Científicos a escena. Sin excusas
Los investigadores están obligados a opinar sobre algunas de las cuestiones más importantes de la economía y la política actuales
Hay que admitir que algo ha cambiado en las últimas décadas respecto a la presencia pública de los científicos. Habiendo estado a los dos lados de la barrera, yo pude conocer bien el estilo del siglo pasado, caracterizado por la cobardía, el miedo escénico y el silencio sepulcral. Ya saben, qué va a pensar el del laboratorio de al lado, o cómo se lo va a tomar el que pone la pasta para mi investigación, o qué será de mí si parezco afín al Gobierno, o a la oposición o a la religión de moda o a la pasada de moda. Hacer que un científico expresara su punto de vista en un periódico era como convencer a un burro de que se tirara por un barranco.

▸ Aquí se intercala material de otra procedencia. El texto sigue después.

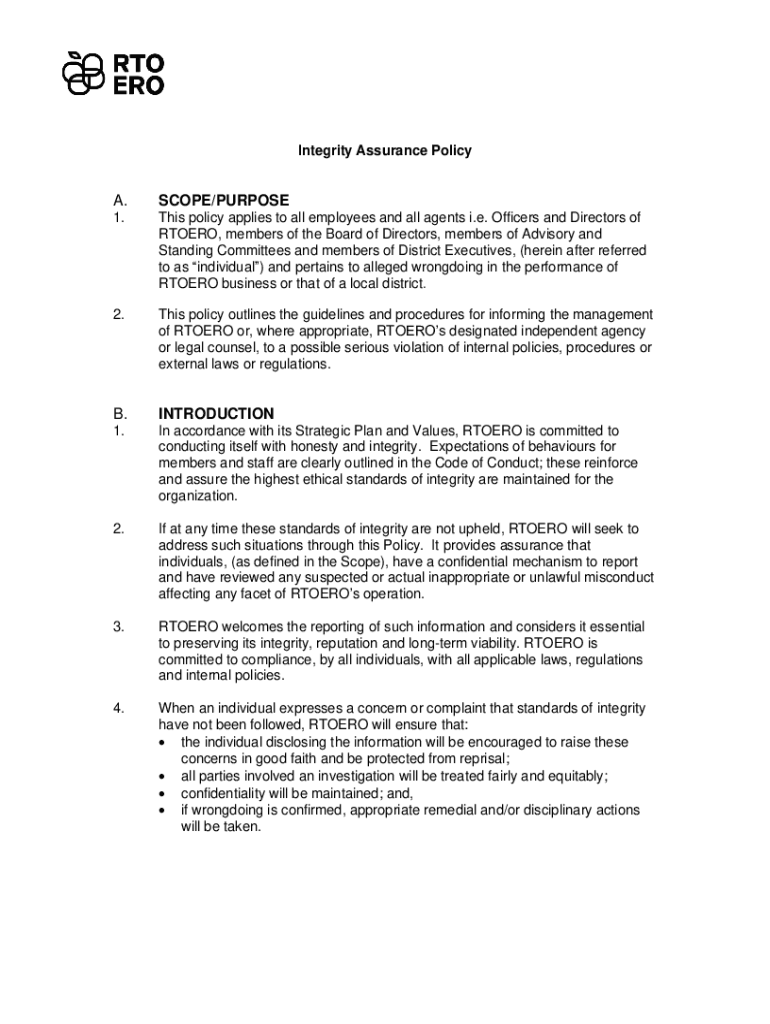 RTO
ERO

Integrity Assurance Policy

A. SCOPE/PURPOSE

1. This policy applies to all employees and all agents i.e. Officers and Directors of RTOERO, members of the Board of Directors, members of Advisory and Standing Committees and members of District Executives, (herein after referred to as “individual”) and pertains to alleged wrongdoing in the performance of RTOERO business or that of a local district.

2. This policy outlines the guidelines and procedures for informing the management of RTOERO or, where appropriate, RTOERO’s designated independent agency or legal counsel, to a possible serious violation of internal policies, procedures or external laws or regulations.

B. INTRODUCTION

1. In accordance with its Strategic Plan and Values, RTOERO is committed to conducting itself with honesty and integrity. Expectations of behaviours for members and staff are clearly outlined in the Code of Conduct; these reinforce and assure the highest ethical standards of integrity are maintained for the organization.

2. If at any time these standards of integrity are not upheld, RTOERO will seek to address such situations through this Policy. It provides assurance that individuals, (as defined in the Scope), have a confidential mechanism to report and have reviewed any suspected or actual inappropriate or unlawful misconduct affecting any facet of RTOERO’s operation.

3. RTOERO welcomes the reporting of such information and considers it essential to preserving its integrity, reputation and long-term viability. RTOERO is committed to compliance, by all individuals, with all applicable laws, regulations and internal policies.

4. When an individual expresses a concern or complaint that standards of integrity have not been followed, RTOERO will ensure that:
• the individual disclosing the information will be encouraged to raise these concerns in good faith and be protected from reprisal;
• all parties involved an investigation will be treated fairly and equitably;
• confidentiality will be maintained; and,
• if wrongdoing is confirmed, appropriate remedial and/or disciplinary actions will be taken.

No me refiero a que el experto escribiera sobre su tema de trabajo ―poca gente se resistiría a ese ejercicio de autopromoción―, sino a que se involucrara en los asuntos de interés público sobre los que tuviera algo que decir. Por ejemplo, que el jefe de la sociedad científica más relevante en materia de cuidados paliativos evite pronunciarse sobre una acusación política de homicidio múltiple contra el doctor Luis Montes y su equipo de médicos del hospital de Leganés. O que ni un solo científico español quisiera hacer un miserable comentario cuando la anterior reina confesó ser una creacionista. En aquella ocasión, por cierto, tuve que recurrir a un investigador mexicano para que dijera algo.

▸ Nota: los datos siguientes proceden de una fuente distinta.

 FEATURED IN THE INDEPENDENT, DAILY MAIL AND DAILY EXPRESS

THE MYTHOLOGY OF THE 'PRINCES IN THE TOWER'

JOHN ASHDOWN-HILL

Es evidente que la situación ha cambiado mucho, como ha revelado la pandemia con especial claridad. Los virólogos, epidemiólogos y demás científicos relacionados con el tema se han volcado en los medios para explicarnos a todos lo que estaba pasando, lo que debíamos hacer para limitar daños y lo que podíamos esperar en las semanas siguientes. Pese a aquellos miedos cavernarios a expresarse en público, nadie les ha criticado por ello. Lejos de quitarles su subvención o su puesto académico, las instituciones y hasta los bancos les han premiado por su comparecencia. Y no creo que nadie tenga la menor duda de que su presencia pública ha sido importante, ha mejorado la gestión de las autoridades sanitarias y hasta nos ha consolado desde una óptica psicológica.

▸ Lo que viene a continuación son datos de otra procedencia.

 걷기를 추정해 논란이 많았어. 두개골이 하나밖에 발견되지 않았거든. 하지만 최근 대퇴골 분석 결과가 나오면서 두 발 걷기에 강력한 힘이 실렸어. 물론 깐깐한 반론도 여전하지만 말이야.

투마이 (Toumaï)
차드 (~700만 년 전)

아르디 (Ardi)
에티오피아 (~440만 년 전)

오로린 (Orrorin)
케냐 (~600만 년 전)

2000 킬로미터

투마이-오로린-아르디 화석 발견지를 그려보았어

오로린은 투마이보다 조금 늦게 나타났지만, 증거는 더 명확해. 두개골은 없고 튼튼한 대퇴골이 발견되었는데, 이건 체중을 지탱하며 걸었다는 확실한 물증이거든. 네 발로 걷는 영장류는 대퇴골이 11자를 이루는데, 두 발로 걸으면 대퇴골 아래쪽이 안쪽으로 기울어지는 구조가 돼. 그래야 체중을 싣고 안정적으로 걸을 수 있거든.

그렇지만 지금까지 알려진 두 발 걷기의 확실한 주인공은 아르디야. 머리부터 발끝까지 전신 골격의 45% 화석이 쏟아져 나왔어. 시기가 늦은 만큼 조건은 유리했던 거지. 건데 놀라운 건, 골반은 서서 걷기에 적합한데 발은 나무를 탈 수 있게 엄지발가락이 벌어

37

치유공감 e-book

Hay que seguir incidiendo en esa línea, y a ser posible sin esperar a la próxima pandemia. Ni a que acabe la guerra. Los científicos, como parece obvio, tienen mucho que decir sobre el cambio climático y los modelos de transición energética y, por tanto, están obligados a opinar sobre algunas de las cuestiones más importantes de la economía y la política actuales. La idea de que la ciencia es ajena a la política es extremadamente confusa. Es cierto que los resultados de la ciencia carecen de ideología ―ni siquiera Donald Trump podría embestir contra el teorema de Pitágoras—, pero la práctica científica está tan imbricada en el mundo como lo pueda estar una actividad humana. Por poner otro ejemplo: ¿tiene algo que decir un científico sobre el control de armas en Estados Unidos? Oh, sí. Una bala que mata a un niño obedece las leyes de la física, pero no dispararla solo se logra sometiendo a los políticos a la presión brutal e incesante de la razón. No hay excusas.